Dataset entries
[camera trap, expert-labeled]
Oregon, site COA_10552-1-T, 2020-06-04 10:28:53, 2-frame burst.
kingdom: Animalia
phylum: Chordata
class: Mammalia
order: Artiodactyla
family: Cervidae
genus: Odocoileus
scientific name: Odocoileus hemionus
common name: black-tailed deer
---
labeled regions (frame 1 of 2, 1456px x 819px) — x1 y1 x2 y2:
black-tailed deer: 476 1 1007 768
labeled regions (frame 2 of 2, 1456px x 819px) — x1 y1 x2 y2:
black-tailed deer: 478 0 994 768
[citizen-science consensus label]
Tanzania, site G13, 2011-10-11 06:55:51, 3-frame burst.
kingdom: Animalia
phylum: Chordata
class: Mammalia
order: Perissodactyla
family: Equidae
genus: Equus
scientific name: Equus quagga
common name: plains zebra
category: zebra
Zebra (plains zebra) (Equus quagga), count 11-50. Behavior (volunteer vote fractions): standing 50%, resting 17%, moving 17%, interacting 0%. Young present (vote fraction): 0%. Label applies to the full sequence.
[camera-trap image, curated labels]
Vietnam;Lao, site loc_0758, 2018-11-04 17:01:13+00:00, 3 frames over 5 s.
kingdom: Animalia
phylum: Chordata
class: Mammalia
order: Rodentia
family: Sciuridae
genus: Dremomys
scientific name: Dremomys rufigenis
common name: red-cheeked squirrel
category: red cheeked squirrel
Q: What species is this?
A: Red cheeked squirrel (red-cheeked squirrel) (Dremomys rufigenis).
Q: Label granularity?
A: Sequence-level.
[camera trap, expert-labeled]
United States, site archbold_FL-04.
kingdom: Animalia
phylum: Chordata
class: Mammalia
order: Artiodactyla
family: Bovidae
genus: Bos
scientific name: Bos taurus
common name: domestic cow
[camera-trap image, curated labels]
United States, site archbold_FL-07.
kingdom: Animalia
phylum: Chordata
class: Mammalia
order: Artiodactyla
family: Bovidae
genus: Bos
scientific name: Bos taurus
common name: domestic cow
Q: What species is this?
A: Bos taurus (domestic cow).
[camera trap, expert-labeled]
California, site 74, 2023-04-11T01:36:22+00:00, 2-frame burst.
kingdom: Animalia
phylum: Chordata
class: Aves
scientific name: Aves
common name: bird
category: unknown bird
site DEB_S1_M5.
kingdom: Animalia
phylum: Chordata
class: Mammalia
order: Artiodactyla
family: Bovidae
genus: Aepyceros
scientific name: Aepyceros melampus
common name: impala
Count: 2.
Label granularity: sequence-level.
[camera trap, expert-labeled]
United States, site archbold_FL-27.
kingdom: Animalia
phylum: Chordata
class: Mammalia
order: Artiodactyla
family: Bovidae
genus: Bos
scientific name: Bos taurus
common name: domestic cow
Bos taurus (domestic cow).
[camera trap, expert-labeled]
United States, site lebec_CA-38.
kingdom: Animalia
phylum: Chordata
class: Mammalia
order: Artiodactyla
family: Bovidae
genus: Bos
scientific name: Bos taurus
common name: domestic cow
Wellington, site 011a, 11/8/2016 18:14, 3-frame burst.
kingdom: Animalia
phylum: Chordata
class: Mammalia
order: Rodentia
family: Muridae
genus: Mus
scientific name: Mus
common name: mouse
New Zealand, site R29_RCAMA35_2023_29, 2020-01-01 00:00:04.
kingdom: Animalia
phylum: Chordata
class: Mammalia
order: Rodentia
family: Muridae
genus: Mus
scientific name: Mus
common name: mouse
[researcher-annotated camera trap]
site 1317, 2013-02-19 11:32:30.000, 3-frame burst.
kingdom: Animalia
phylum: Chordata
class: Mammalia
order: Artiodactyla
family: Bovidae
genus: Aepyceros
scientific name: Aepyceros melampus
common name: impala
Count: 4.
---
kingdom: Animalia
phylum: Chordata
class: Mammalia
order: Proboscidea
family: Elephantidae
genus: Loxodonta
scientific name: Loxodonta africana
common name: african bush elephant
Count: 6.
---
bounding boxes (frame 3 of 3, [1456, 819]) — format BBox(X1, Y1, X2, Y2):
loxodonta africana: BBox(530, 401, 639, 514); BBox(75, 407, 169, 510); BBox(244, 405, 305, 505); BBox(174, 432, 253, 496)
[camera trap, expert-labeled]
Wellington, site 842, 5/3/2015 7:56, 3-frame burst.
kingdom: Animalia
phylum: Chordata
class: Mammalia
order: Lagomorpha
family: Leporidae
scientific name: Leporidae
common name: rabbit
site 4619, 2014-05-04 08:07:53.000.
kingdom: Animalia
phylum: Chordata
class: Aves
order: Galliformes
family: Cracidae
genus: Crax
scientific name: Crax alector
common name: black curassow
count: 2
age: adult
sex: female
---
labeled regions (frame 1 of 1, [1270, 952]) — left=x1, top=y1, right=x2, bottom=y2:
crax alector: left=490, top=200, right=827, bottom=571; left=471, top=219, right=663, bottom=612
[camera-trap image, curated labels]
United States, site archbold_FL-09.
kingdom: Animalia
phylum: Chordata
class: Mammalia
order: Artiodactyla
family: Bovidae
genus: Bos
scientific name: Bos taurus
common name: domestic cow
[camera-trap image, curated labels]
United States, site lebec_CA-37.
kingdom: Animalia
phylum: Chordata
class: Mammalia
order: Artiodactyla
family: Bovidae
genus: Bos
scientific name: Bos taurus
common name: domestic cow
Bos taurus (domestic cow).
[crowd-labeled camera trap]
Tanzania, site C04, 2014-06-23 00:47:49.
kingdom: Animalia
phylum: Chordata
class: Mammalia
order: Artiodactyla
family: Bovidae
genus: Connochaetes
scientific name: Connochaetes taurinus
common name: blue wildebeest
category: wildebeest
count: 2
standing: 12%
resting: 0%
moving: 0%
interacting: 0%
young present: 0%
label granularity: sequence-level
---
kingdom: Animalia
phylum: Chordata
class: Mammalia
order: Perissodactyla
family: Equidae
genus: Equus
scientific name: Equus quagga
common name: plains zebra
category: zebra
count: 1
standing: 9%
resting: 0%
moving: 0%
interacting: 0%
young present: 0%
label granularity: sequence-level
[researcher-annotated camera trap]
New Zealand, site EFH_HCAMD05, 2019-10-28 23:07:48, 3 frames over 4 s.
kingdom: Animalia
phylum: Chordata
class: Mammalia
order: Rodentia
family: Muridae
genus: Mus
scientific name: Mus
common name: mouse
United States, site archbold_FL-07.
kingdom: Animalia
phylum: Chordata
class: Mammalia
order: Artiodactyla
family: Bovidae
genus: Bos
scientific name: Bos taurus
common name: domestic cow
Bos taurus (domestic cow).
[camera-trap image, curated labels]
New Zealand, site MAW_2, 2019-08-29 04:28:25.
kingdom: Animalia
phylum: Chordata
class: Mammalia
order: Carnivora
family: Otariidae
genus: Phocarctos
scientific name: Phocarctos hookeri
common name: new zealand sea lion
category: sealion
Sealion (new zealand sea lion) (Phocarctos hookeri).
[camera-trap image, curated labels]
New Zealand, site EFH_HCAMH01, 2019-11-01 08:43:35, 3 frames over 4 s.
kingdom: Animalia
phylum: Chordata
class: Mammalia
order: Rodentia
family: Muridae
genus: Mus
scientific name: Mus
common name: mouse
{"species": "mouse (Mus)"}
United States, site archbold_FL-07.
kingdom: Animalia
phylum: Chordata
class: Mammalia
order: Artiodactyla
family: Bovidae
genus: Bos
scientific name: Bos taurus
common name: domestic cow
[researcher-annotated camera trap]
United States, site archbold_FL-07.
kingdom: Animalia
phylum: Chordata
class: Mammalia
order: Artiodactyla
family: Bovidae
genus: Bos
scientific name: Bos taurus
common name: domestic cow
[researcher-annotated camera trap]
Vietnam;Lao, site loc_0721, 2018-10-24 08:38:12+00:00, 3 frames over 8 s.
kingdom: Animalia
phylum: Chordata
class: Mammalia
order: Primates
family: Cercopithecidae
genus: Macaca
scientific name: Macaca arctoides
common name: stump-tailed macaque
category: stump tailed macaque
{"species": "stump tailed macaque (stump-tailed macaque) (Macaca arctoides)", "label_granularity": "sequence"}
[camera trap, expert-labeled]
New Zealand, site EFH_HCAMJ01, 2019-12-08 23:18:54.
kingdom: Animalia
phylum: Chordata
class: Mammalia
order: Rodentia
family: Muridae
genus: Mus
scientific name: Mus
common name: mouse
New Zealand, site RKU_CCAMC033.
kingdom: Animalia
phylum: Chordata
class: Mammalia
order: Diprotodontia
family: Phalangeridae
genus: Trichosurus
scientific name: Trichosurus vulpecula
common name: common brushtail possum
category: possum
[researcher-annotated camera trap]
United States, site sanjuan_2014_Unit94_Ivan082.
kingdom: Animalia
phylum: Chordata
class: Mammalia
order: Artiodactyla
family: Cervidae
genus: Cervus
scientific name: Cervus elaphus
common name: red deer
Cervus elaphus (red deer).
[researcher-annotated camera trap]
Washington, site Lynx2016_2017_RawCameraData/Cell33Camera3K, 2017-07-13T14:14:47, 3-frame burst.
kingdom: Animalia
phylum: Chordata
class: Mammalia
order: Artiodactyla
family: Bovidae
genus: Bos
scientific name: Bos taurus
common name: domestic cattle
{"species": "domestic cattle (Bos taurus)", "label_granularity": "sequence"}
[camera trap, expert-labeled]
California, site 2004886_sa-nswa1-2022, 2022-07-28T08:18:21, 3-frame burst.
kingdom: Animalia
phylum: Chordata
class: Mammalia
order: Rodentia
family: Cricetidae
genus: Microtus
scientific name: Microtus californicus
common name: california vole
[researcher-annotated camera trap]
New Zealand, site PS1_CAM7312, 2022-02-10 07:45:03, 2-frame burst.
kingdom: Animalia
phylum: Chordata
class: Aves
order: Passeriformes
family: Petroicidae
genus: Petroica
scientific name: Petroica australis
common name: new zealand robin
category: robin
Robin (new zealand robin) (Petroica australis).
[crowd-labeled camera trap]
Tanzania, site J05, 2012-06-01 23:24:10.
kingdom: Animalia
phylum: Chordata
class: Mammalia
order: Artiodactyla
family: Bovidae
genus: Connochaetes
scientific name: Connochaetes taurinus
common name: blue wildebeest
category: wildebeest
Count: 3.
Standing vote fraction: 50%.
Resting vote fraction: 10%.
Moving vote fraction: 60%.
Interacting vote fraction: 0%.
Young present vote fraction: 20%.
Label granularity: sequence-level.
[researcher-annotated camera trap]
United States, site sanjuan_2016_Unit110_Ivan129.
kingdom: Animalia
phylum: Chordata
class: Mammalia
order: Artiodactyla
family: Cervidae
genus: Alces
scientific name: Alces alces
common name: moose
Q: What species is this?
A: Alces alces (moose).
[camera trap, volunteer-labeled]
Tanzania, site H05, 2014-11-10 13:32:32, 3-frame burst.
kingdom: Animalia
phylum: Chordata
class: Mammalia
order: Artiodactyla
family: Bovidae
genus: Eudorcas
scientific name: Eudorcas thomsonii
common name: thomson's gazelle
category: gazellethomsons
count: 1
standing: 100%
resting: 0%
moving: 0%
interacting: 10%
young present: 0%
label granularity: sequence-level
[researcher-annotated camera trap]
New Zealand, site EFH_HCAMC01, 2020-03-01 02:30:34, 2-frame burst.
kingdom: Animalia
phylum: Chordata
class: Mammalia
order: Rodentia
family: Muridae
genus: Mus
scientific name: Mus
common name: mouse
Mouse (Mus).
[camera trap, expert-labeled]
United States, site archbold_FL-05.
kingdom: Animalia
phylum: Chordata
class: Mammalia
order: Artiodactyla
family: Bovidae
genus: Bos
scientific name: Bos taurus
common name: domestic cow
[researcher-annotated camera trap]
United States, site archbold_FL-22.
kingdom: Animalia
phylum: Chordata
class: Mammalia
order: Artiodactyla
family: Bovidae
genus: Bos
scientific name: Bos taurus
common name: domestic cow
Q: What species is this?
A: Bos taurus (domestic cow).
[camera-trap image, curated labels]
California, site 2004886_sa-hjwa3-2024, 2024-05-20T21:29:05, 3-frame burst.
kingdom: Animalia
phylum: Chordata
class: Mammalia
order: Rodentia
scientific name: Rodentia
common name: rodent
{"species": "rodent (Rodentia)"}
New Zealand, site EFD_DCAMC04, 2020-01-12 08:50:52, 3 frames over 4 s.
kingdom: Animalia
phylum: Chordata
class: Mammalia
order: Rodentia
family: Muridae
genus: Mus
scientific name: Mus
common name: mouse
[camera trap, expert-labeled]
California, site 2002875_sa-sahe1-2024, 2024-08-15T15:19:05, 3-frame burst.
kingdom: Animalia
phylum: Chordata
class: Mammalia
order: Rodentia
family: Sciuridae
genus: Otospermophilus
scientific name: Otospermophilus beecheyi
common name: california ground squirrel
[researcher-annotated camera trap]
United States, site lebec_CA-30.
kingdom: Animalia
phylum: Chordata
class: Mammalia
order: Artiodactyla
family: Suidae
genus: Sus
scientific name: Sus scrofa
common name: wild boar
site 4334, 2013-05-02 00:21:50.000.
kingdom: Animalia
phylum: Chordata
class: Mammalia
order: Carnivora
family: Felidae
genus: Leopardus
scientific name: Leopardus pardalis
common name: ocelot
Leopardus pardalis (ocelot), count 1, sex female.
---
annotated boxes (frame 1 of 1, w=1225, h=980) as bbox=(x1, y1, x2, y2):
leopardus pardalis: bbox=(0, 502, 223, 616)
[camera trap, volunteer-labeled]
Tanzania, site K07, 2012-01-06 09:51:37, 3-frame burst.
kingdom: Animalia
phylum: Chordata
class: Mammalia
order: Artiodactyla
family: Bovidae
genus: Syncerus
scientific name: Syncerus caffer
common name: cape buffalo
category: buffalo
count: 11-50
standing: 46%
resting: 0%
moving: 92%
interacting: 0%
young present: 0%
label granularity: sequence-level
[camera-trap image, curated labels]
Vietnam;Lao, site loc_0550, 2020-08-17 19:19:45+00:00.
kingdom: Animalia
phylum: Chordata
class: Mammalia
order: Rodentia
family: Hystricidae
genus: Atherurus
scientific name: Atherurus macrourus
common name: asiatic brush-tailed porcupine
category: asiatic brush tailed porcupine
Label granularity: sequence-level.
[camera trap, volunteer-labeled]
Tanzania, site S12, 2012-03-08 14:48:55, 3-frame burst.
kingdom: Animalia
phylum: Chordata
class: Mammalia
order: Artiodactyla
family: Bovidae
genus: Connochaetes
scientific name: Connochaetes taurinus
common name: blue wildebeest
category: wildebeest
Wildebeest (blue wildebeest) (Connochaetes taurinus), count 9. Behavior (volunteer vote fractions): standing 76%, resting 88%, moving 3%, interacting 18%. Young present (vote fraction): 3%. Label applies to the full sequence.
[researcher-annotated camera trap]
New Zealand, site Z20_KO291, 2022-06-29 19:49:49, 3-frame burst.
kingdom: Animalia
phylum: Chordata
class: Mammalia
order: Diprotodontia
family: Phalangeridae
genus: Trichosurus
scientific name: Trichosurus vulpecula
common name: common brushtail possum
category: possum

- **What to do**
Which lines above hold the string "Macaca"? Copy every one of them.

- **Exercise answer**
genus: Macaca
scientific name: Macaca arctoides
{"species": "stump tailed macaque (stump-tailed macaque) (Macaca arctoides)", "label_granularity": "sequence"}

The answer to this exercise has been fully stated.